Cosme de Torres (1510 – October 2, 1570), a Spanish Jesuit of the sixteenth century, was one of the first Christian missionaries in Japan. He was born in Valencia and died in Amakusa, an island now in Kumamoto Prefecture, Japan.
Born in Valencia in 1510, Torres was ordained into the priesthood in 1535. In 1536 he was a teacher of grammar at Mons Rrendinus university, Mallorka. After a stay in Valencia and Uldecona, he was sent as a missionary to Mexico. From there, he went to Asia and met Francis Xavier in the Moluccas in 1546. He entered the Society of Jesus in Goa in 1548, where he worked as a teacher of grammar at the Jesuit college.
Torres arrived in Kagoshima, a city located in Kyushu, the southernmost of the three main islands of Japan on August 15, 1549. He was accompanied by Francis Xavier, Brother Juan Fernandez, and several Indian servants, as well as by three Japanese Christians converts that had met Xavier in Malacca in 1547. The missionaries began work in Kagoshima by preaching on the streets, reading from a catechism written by Xavier that had been translated into Japanese by their companion, Anjiro.
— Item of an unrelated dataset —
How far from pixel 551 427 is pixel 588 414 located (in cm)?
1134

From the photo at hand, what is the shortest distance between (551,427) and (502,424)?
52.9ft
In late 1549, Xavier decided to travel to Kyoto where he intended to request an audience with the Japanese emperor, Emperor Go-Nara. Both Torres and Fernandez went with him. En route, they stopped in Yamaguchi, where they began working to convert the population of the city. When Xavier and Fernandez left Yamaguchi in December 1550 to continue the journey to the capital, Torres was left behind to continue the missionary work begun there. In mid-1551, Xavier returned to Yamaguchi after a disappointing trip to Kyoto, where he was denied his request for an imperial audience.